Main Vocab

Question 1

when describing a distribution of data, mention..

Answer 1

1. shape
2. center
3. variability (spread)
4. unusual features (outliers or gaps)
   Always include context!

Question 2

A five-number summary includes..

Answer 2

Minimum, Q1, median, Q3, maximum

Question 3

a z-score tells us..

Answer 3

The number of standard deviations above or below the mean.

Question 4

the empirical rule

Answer 4

in a normal distribution:
about 68% of the values lie within 1 standard deviation of the mean
about 95% of the values lie within 2 standard deviations of the mean
about 99.7% of the values lie within 3 standard deviations of the mean

Question 5

when describing a bivariate distribution (scatterplot), mention..

Answer 5

1. direction (positive or negative)
2. strength (strong or weak)
3. form (linear or non-linear)
4. unusual features
   Always include context!

Question 6

residual

Answer 6

Observed value - predicted value. y − ŷ

Question 7

When asked to interpret the slope of a regression line in context, say..

Answer 7

“On average, there is a predicted [increase or decrease] of [slope][units] in [the dependent variable] for every
increase of one [unit] in [the independent variable].”

Question 8

When asked to interpret the y-intercept of a regression line in context, say..

Answer 8

“On average, when the value of [the independent variable] is zero [units], [the dependent variable] is predicted
to be [y-intercept] [units].”

Question 9

When asked to interpret the coefficient of determination of a regression line, r2, in context, say..

Answer 9

“[r^2] percent of the variation in [the dependent variable] can be explained by the linear relationship between
[the dependent variable] and [the independent variable].”

Question 10

When writing about bias in sampling methods..

Answer 10

1. Identify the population and sample.
2. Explain how the sampled individuals differ from the general population
3. Explain how this leads to an overestimate or underestimate

Question 11

Two events A and B are independent if

Answer 11

P(A|B) = P(A) and P(B|A) = P(B)

__PROBLEMS TO SOLVE__.
1) According to the statistics vocabulary, why does writing about bias in sampling methods include explaining how the sampled individuals differ from the general population? Answer in one to three sentences.
2) In the statistics vocabulary, which values make up a five-number summary?
Rely only on the statistics vocabulary when responding.

__PROVIDED INFORMATION__.
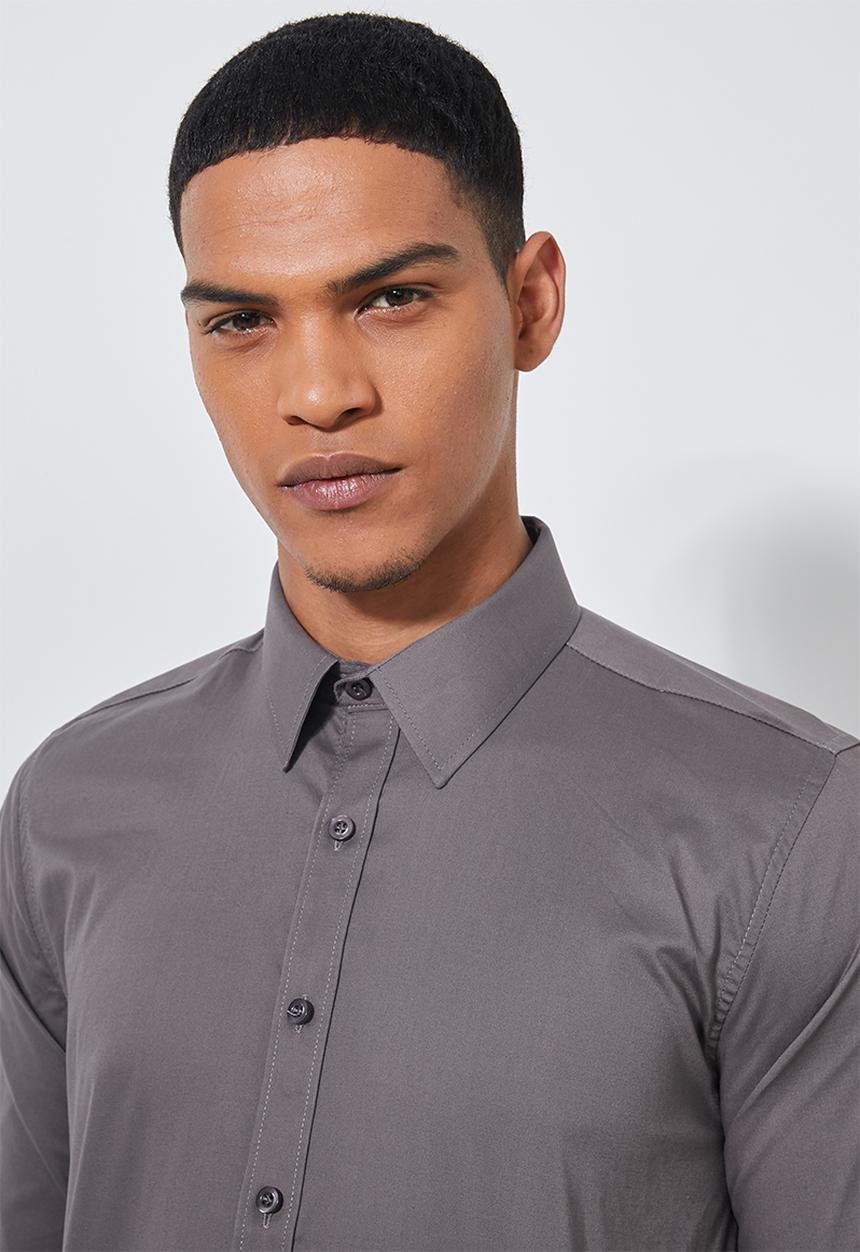 Superbalist - Jos slim fit long sleeve shirt - grey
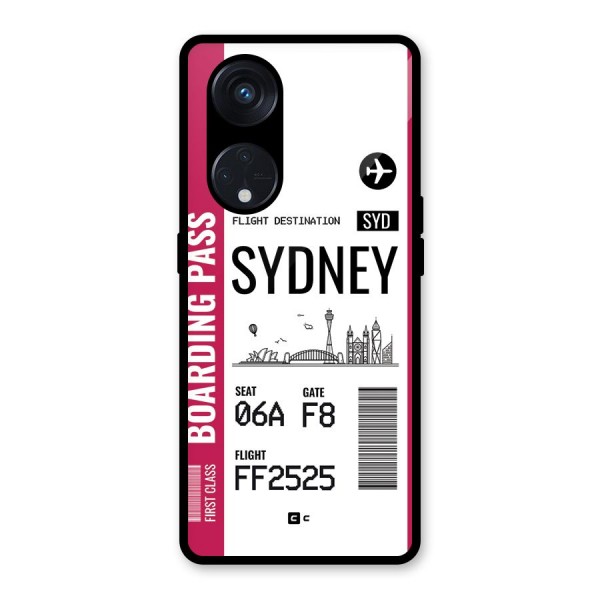 Sydney Boarding Pass Glass Back Case for Reno8 T 5G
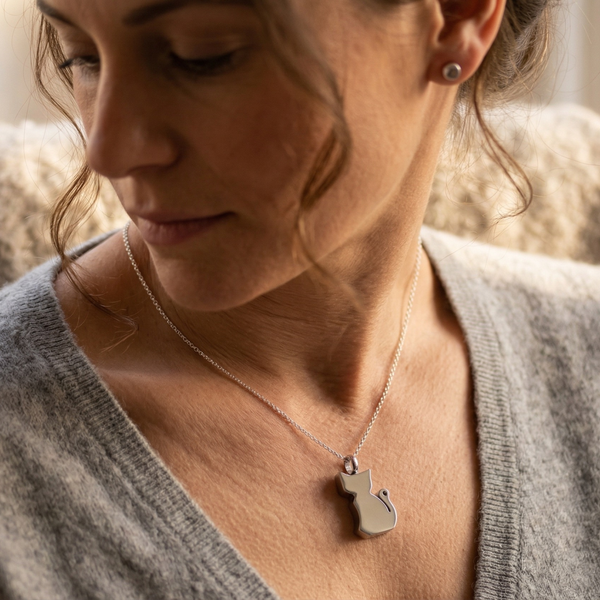 Gedenkwaardig Kattensilhouet ashanger zilver | Gedenkwaardig Cat Silhouette Ash Pendant Silver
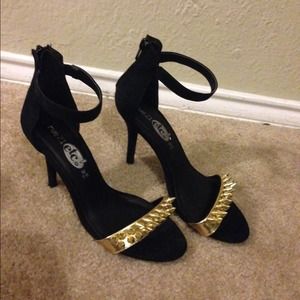 Black Ankle Strap Sandal Heel with Gold Spikes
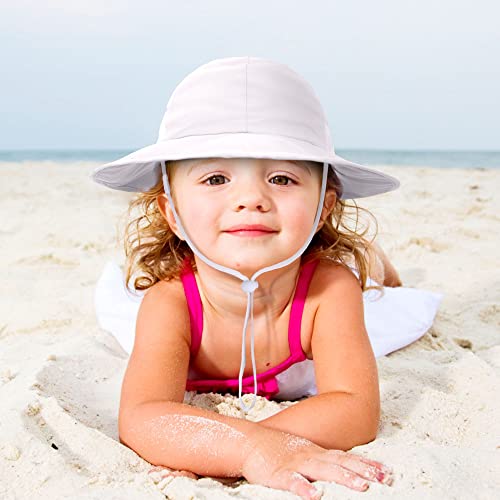 Simplikids White Baby Beach Hat Toddler Beach Hat For Girls Boys Sun Hat Toddler Uv Girls Boys Sun Hat 50+ Upf Sun Protective Wide Brim Bucket Hat White 12-24 Months #TOP2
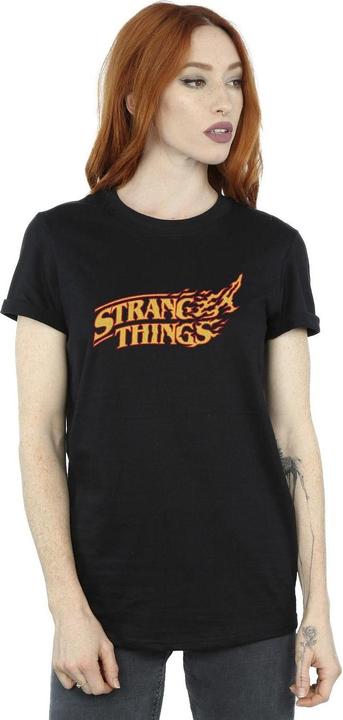 Actual product image Netflix Womens/Ladies Stranger Things Logo Breaking Cotton Boyfriend T-Shirt (XL)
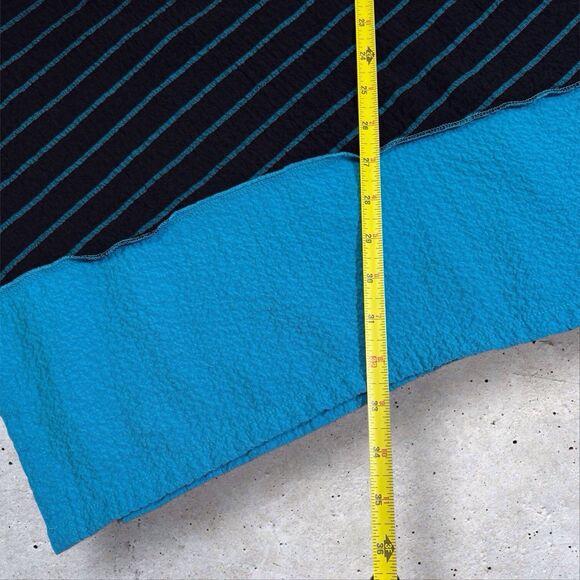 Ali Miles Tunic Black Blue Stripe Colorblock Roll Tab Size 1X Asymmetrical Hem - Picture 9 of 11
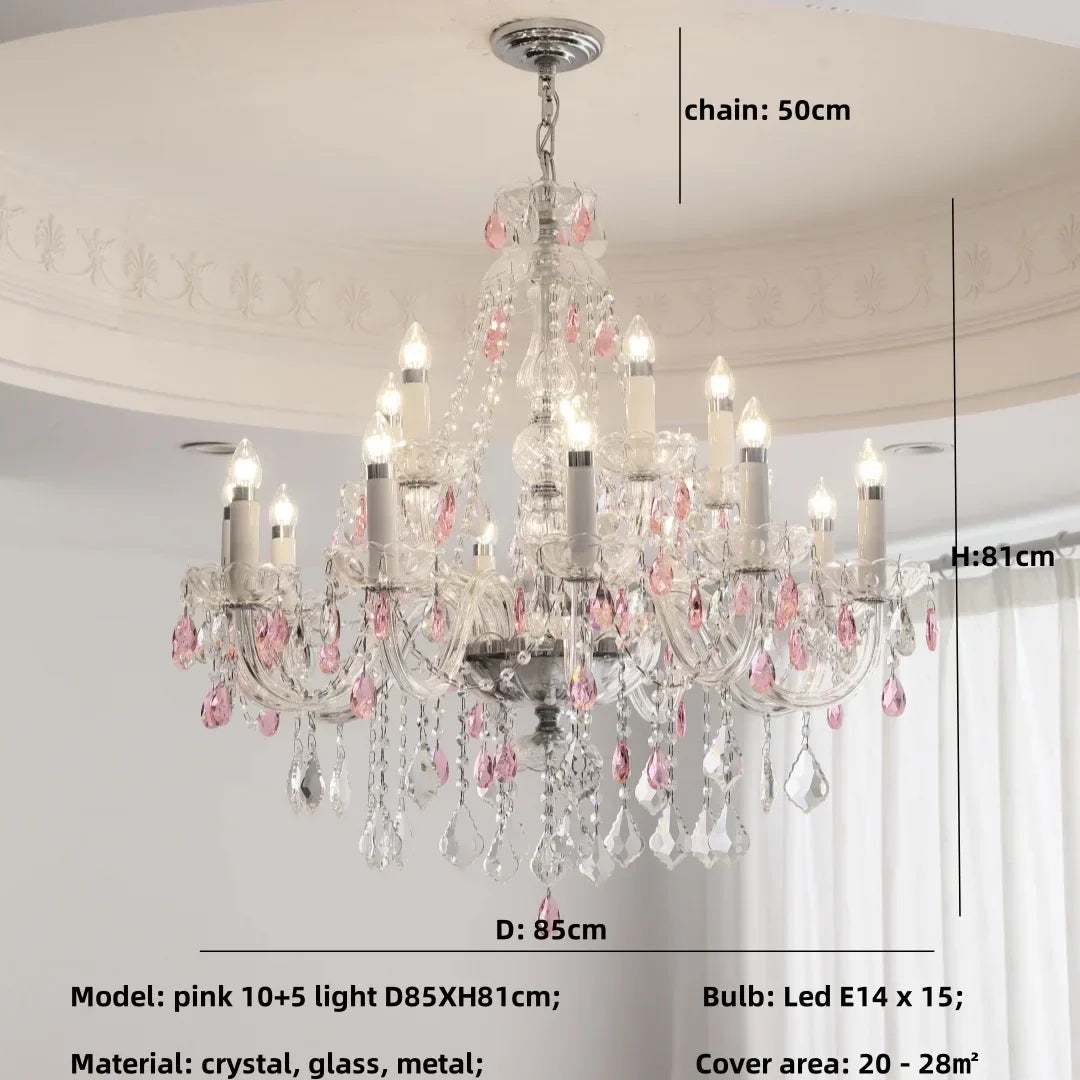 Blue Crystal Chandelier: Luxury E14 Pendant Lights for Living Room and Bedroom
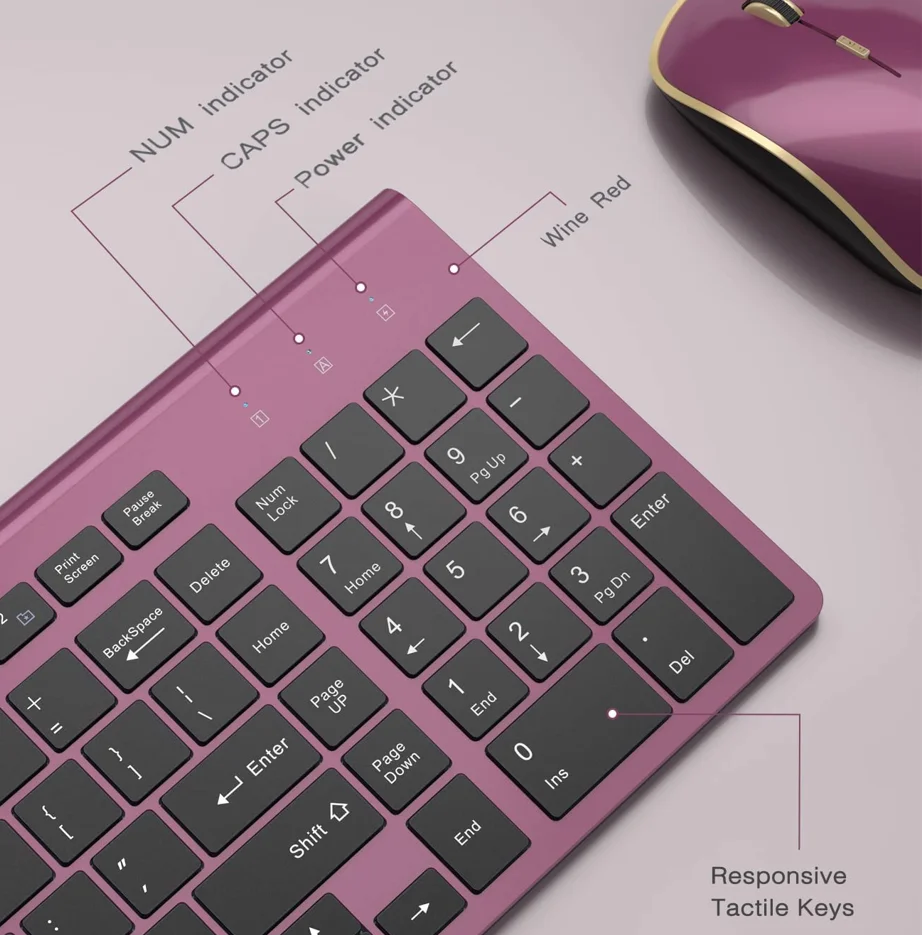 Fio Combo,2.4G Compacto e Ultra Fino Teclado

__SOLUTION LIST__.
1) That difference is what leads to an overestimate or an underestimate. So after identifying the population and sample, the writer explains the difference and then shows how it produces the overestimate or underestimate.

2) Minimum, Q1, median, Q3, and maximum.